▸ PROVIDED ENTRIES:
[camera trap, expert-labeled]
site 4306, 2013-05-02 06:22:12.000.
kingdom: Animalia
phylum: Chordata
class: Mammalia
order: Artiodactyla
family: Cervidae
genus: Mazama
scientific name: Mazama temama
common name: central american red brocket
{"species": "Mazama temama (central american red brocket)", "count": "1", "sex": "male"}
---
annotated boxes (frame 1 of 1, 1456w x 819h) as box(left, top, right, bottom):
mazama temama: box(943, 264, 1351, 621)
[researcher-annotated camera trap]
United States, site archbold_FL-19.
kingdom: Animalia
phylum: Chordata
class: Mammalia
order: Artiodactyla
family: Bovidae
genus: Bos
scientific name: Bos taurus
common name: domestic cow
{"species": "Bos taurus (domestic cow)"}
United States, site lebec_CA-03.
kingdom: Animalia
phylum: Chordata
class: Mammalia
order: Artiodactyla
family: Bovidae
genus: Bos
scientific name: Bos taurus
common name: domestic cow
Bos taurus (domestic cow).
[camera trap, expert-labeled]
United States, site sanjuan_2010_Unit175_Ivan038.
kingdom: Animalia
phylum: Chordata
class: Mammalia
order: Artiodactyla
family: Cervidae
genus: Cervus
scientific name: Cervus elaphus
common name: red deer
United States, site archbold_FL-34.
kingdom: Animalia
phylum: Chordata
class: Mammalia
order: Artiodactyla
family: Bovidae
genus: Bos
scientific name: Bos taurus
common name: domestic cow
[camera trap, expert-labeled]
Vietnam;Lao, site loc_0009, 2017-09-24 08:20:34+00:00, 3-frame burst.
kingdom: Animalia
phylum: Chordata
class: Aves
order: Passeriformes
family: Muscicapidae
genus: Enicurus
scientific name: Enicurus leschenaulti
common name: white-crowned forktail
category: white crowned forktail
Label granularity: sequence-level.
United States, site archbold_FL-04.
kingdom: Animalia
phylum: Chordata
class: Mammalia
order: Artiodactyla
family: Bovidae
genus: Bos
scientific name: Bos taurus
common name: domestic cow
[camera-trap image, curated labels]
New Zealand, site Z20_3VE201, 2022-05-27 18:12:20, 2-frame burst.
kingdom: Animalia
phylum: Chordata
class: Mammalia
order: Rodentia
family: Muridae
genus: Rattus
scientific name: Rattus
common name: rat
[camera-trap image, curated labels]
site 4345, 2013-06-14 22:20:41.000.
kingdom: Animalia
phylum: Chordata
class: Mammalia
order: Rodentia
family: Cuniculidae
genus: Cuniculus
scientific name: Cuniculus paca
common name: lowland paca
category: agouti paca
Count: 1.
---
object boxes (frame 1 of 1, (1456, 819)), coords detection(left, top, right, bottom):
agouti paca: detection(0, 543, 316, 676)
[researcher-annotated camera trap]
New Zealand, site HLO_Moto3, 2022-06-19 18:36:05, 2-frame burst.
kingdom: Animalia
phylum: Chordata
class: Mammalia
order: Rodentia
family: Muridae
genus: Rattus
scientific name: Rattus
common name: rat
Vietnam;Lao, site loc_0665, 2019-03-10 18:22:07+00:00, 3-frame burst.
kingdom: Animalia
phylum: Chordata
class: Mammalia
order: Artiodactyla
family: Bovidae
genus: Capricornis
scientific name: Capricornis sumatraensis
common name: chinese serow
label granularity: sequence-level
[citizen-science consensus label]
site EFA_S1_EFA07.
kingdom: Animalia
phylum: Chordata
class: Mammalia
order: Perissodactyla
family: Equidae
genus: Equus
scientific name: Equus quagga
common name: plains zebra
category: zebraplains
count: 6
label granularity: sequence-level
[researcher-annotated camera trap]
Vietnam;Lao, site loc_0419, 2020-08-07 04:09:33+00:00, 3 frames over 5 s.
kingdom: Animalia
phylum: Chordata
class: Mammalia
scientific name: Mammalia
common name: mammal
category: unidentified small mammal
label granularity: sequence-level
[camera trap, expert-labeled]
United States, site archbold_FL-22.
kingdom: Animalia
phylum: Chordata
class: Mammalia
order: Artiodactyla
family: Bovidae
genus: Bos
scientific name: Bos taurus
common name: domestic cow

▸ TASK GOAL: Print all the material, keeping every line identical to the original.

▸ TASK OUTPUT:
[camera trap, expert-labeled]
site 4306, 2013-05-02 06:22:12.000.
kingdom: Animalia
phylum: Chordata
class: Mammalia
order: Artiodactyla
family: Cervidae
genus: Mazama
scientific name: Mazama temama
common name: central american red brocket
{"species": "Mazama temama (central american red brocket)", "count": "1", "sex": "male"}
---
annotated boxes (frame 1 of 1, 1456w x 819h) as box(left, top, right, bottom):
mazama temama: box(943, 264, 1351, 621)
[researcher-annotated camera trap]
United States, site archbold_FL-19.
kingdom: Animalia
phylum: Chordata
class: Mammalia
order: Artiodactyla
family: Bovidae
genus: Bos
scientific name: Bos taurus
common name: domestic cow
{"species": "Bos taurus (domestic cow)"}
United States, site lebec_CA-03.
kingdom: Animalia
phylum: Chordata
class: Mammalia
order: Artiodactyla
family: Bovidae
genus: Bos
scientific name: Bos taurus
common name: domestic cow
Bos taurus (domestic cow).
[camera trap, expert-labeled]
United States, site sanjuan_2010_Unit175_Ivan038.
kingdom: Animalia
phylum: Chordata
class: Mammalia
order: Artiodactyla
family: Cervidae
genus: Cervus
scientific name: Cervus elaphus
common name: red deer
United States, site archbold_FL-34.
kingdom: Animalia
phylum: Chordata
class: Mammalia
order: Artiodactyla
family: Bovidae
genus: Bos
scientific name: Bos taurus
common name: domestic cow
[camera trap, expert-labeled]
Vietnam;Lao, site loc_0009, 2017-09-24 08:20:34+00:00, 3-frame burst.
kingdom: Animalia
phylum: Chordata
class: Aves
order: Passeriformes
family: Muscicapidae
genus: Enicurus
scientific name: Enicurus leschenaulti
common name: white-crowned forktail
category: white crowned forktail
Label granularity: sequence-level.
United States, site archbold_FL-04.
kingdom: Animalia
phylum: Chordata
class: Mammalia
order: Artiodactyla
family: Bovidae
genus: Bos
scientific name: Bos taurus
common name: domestic cow
[camera-trap image, curated labels]
New Zealand, site Z20_3VE201, 2022-05-27 18:12:20, 2-frame burst.
kingdom: Animalia
phylum: Chordata
class: Mammalia
order: Rodentia
family: Muridae
genus: Rattus
scientific name: Rattus
common name: rat
[camera-trap image, curated labels]
site 4345, 2013-06-14 22:20:41.000.
kingdom: Animalia
phylum: Chordata
class: Mammalia
order: Rodentia
family: Cuniculidae
genus: Cuniculus
scientific name: Cuniculus paca
common name: lowland paca
category: agouti paca
Count: 1.
---
object boxes (frame 1 of 1, (1456, 819)), coords detection(left, top, right, bottom):
agouti paca: detection(0, 543, 316, 676)
[researcher-annotated camera trap]
New Zealand, site HLO_Moto3, 2022-06-19 18:36:05, 2-frame burst.
kingdom: Animalia
phylum: Chordata
class: Mammalia
order: Rodentia
family: Muridae
genus: Rattus
scientific name: Rattus
common name: rat
Vietnam;Lao, site loc_0665, 2019-03-10 18:22:07+00:00, 3-frame burst.
kingdom: Animalia
phylum: Chordata
class: Mammalia
order: Artiodactyla
family: Bovidae
genus: Capricornis
scientific name: Capricornis sumatraensis
common name: chinese serow
label granularity: sequence-level
[citizen-science consensus label]
site EFA_S1_EFA07.
kingdom: Animalia
phylum: Chordata
class: Mammalia
order: Perissodactyla
family: Equidae
genus: Equus
scientific name: Equus quagga
common name: plains zebra
category: zebraplains
count: 6
label granularity: sequence-level
[researcher-annotated camera trap]
Vietnam;Lao, site loc_0419, 2020-08-07 04:09:33+00:00, 3 frames over 5 s.
kingdom: Animalia
phylum: Chordata
class: Mammalia
scientific name: Mammalia
common name: mammal
category: unidentified small mammal
label granularity: sequence-level
[camera trap, expert-labeled]
United States, site archbold_FL-22.
kingdom: Animalia
phylum: Chordata
class: Mammalia
order: Artiodactyla
family: Bovidae
genus: Bos
scientific name: Bos taurus
common name: domestic cow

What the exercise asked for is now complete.